Step 2 as deceleration calculating means
2 and 23, the vehicle speed VSP is detected based on the signal from the output shaft rotation sensor 13 (FIG. 1) (step 2).
2) Based on this, the vehicle speed change (deceleration) ΔVSP was calculated on the controller 9 (FIG. 1), but the vehicle speed change (deceleration) ΔVSP can also be obtained using a G sensor.
Also in this case, the calculation on the controller 9 (FIG. 1) and the G
Steps 22 and 23 for calculating the deceleration by combining the calculations by the sensors can also be configured.

Further, of the steps 27 and 26 as the downshift command vehicle speed returning means, in step 27, in order to detect the acceleration operation of the driver or the acceleration state of the vehicle, the throttle opening detected after the end of step 25 is detected. It was determined whether or not TVO was greater than the comparison constant 2 (that is, the driver depressed accelerator 1 (FIG. 1)), but the vehicle speed change (acceleration) ΔVSP detected after the end of step 25 was determined by (computer comparison).

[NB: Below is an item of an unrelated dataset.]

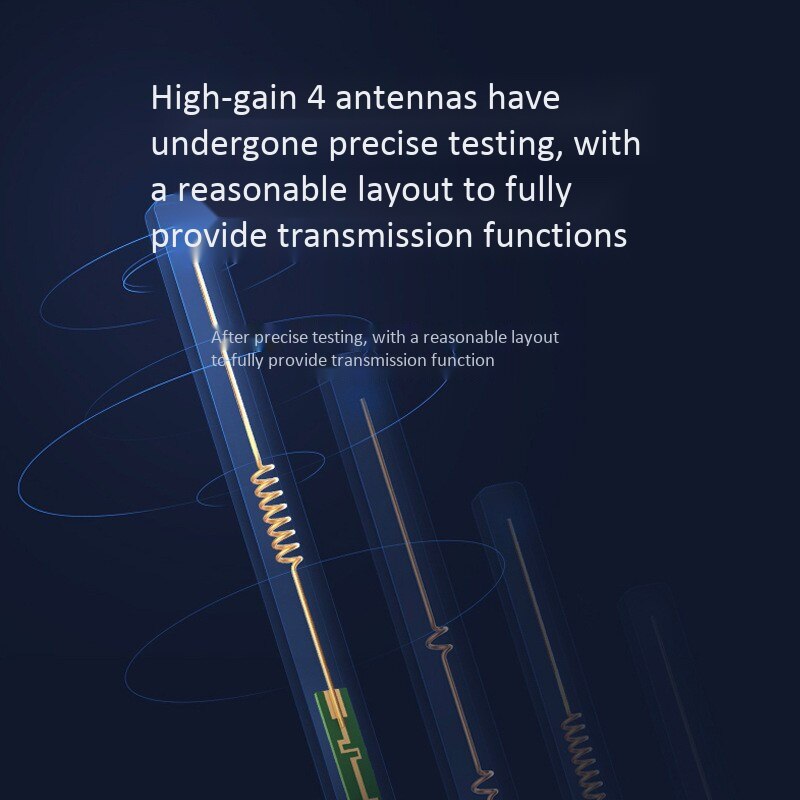 High-gain 4 antennas have undergone precise testing, with a reasonable layout to fully provide transmission functions

After precise testing, with a reasonable layout to fully provide transmission function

Determine whether it is greater than a comparison constant 3 (given as a constant), or
By determining that the input of the idle switch-on signal Id for detecting the ON state of the idle switch 15 (FIG. 1) is no longer detected by the controller 9 (FIG. 1), the acceleration operation of the driver or the acceleration state of the vehicle is detected. You can also. Also in this case, by detecting the throttle opening TVO, comparing the vehicle speed change (acceleration) ΔVSP, and determining whether or not the idle switch-on signal Id is not detected, the acceleration operation of the driver or the acceleration state of the vehicle is detected to reduce the vehicle speed. Steps 27 and 26 for resetting the shift command vehicle speed to the normal one may be configured.

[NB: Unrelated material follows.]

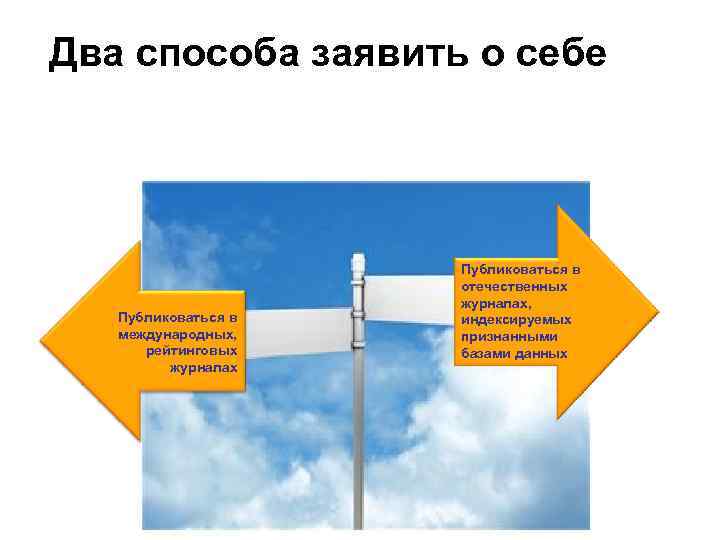 Два способа заявить о себе

Публиковаться в международных, рейтинговых журналах

Публиковаться в отечественных журналах, индексируемых признанными базами данных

[Brief description of the drawings]

FIG. 1 is a diagram showing an embodiment of a shift control device for an automatic transmission according to the present invention.

FIG. 2 is a flowchart of an embodiment of a shift control device for an automatic transmission according to the present invention.

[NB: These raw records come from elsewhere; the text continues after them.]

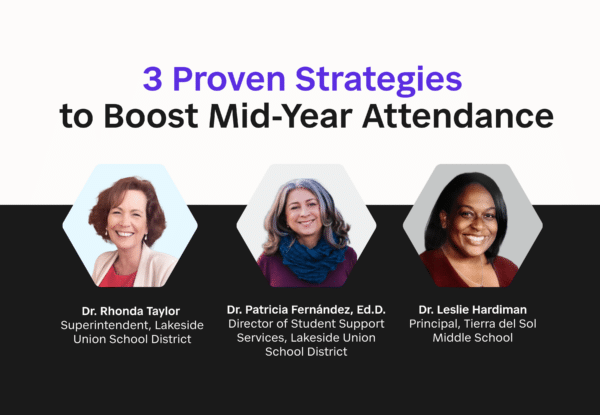 3 Proven Strategies
to Boost Mid-Year Attendance

Dr. Rhonda Taylor
Superintendent, Lakeside Union School District

Dr. Patricia Fernández, Ed.D.
Director of Student Support Services, Lakeside Union School District

Dr. Leslie Hardiman
Principal, Tierra del Sol Middle School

FIG. 3 is a diagram showing a shift schedule and a normal shift schedule in which a downshift command vehicle speed is on a higher speed side than in a normal case.

FIG. 4 is a diagram showing a time change of each rotation speed and torque when the deceleration is relatively small, and a time change of each rotation speed and torque when the deceleration is relatively large.

[Explanation of symbols]

Reference Signs List 1 accelerator pedal 2 throttle valve 3 engine 4 automatic transmission 5 control valve 6, 7, 8 shift solenoid 9 controller 10 throttle opening sensor 11 engine rotation sensor 12 turbine rotation sensor 13 output shaft rotation sensor 14 brake switch 15 idle switch B brake Switch-on signal Id Idle switch-on signal T / C Torque converter TVO Throttle opening _Ne Engine speed N _O Output shaft speed _Nt Turbine speed

Claims (2)

[Claims] 1. A shift control device for an automatic transmission for controlling a transmission having a one-way clutch, wherein a coast deceleration running detecting means for detecting a coast deceleration running state of a vehicle, and a deceleration calculation for calculating a deceleration of the vehicle. Means for detecting a coast deceleration traveling state of the vehicle by the coast deceleration traveling detection means, and when the deceleration calculated by the deceleration calculation means is larger than a predetermined value, the downshift command vehicle speed is set higher than usual. A shift control device for an automatic transmission, further comprising: a downshift command vehicle speed changing means for changing the vehicle speed to a side. 2. When the driver's acceleration operation or the vehicle acceleration state is detected after the downshift command vehicle speed is changed to a higher speed than normal by the downshift command vehicle speed changing means, the downshift command vehicle speed is changed to a normal value. 2. A shift control device for an automatic transmission according to claim 1, further comprising a downshift command vehicle speed returning means for returning to the downshift command vehicle speed.